NHTSA investigates Ford’s Mustang Mach-E recall over power issues

ford mustang mach-e

The National Highway Traffic and Safety Administration (NHTSA) is taking a closer look at a Ford Mustang Mach-E recall issued in June 2022. The recall, initially aimed at addressing an overheating issue with the electric SUV’s high-voltage contactors, is now under investigation after reports of continued power failures even after the physical repairs and software updates that were supposed to correct the issue were installed.

The recall, which affected nearly 49,000 Mustang Mach-E vehicles, was first initiated due to concerns over sudden power loss while driving.

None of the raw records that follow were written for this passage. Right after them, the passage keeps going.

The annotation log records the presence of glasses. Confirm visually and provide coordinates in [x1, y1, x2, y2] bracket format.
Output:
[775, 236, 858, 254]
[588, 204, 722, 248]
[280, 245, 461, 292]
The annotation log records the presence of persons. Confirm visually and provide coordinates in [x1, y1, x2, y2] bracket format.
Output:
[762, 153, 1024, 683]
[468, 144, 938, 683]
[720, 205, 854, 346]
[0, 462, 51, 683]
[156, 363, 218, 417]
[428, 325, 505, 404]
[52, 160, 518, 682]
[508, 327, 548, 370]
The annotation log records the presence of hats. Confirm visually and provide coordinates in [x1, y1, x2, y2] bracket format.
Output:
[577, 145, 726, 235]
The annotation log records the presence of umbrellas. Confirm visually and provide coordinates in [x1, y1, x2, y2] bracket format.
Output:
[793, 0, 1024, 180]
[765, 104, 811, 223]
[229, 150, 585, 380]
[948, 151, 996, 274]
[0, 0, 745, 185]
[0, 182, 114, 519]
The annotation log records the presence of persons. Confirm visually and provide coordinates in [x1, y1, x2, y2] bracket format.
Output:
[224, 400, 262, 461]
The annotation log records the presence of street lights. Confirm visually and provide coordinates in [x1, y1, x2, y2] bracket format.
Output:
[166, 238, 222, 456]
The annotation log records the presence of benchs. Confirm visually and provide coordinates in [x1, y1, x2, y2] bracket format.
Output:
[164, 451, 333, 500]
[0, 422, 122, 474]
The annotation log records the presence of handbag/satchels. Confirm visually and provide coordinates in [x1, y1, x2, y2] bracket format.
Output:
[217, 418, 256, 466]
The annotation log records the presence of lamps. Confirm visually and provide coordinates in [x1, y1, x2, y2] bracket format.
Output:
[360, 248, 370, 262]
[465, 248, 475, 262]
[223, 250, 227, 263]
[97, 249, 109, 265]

This scenario could potentially lead to accidents, making it a critical safety concern. In response Ford rolled out an over-the-air (OTA) software update to mitigate the problem, which was designed to manage contactor temperature and reduce battery power to prevent contactor damage.

The problem was significant enough that dealerships were instructed to withhold new Mach-E deliveries until the software was installed, and a service bulletin detailed the replacement of the High Voltage Battery Junction Box in affected vehicles.

However, recent consumer complaints have raised the issue once again. The NHTSA’s Office of Defects Investigation (ODI) has received a dozen reports claiming that the OTA software update did not effectively address the issue, with owners detailing power failures even after the vehicles had supposedly been fixed, prompting the NHTSA to open a Recall Query (RQ) to look into the matter further. (via Automotive News)

The Office of Defects Investigation (ODI) has opened this Recall Query (RQ) after receiving 12 consumer complaints alleging a high voltage battery main contactor failure in MY 2021-2022 Ford Mach-E vehicles (subject vehicles) that were included in Recall 22V-412 and remedied prior to the reported incidents. The remedy in this recall was a Secondary On-Board Diagnostic Control Module (SOBDMC) software update to monitor contactor temperature and reduce battery power to prevent damage to the contactor, and a Battery Energy Control Module (BECM) software update to monitor contactor resistance to identify an overheated contactor and reduce vehicle power to prevent further damage.